Little did I know that you didn’t just call up a famous film director, ask for a piece of his film (something akin to asking for a piece of his heart) with any hope that he would say yes. Imagine calling George Lucas (Bruce at that was more important to us) and asking if you could use a minute of “Star Wars” for a project you were doing. Bruce wasn’t polite about it, but he was very nice. He was just matter of fact about the whole thing before he said goodbye and hung up.

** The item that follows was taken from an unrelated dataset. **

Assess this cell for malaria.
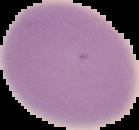

Uninfected.

The area outside the segmented cell region is set to black. From a thin blood film. Image is 139×130 pixels.Classify this cell by malaria status.
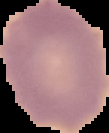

A few years later Bruce Brown was dragged out of retirement to make the less than spectacular “Endless Summer II.” He and his son, Dana, and Wingnut were on their way somewhere when I got a late night call from the “Nut” that they needed a place to stay for the night. “Sure, come on by,” I said casually, trying to hide my excitement that Bruce Brown was coming to my house. My house! I must have been more excited than I remember because I forgot to pick my wife up at the airport that night. Being a nonsurfer she simply wondered why I had failed to show, and who is that guy again, hanging out on the porch, smoking?

Nothing I said could convince her that this was a teen obsession.

“No, he’s not more important than you, babe. No, I don’t want to join him on the floor. OK, I’ll never do it again.”

We made up, and I rolled over in bed, smiling in the knowledge that the guy who had done more to direct my young path than anyone, was softly snoring on the front room floor.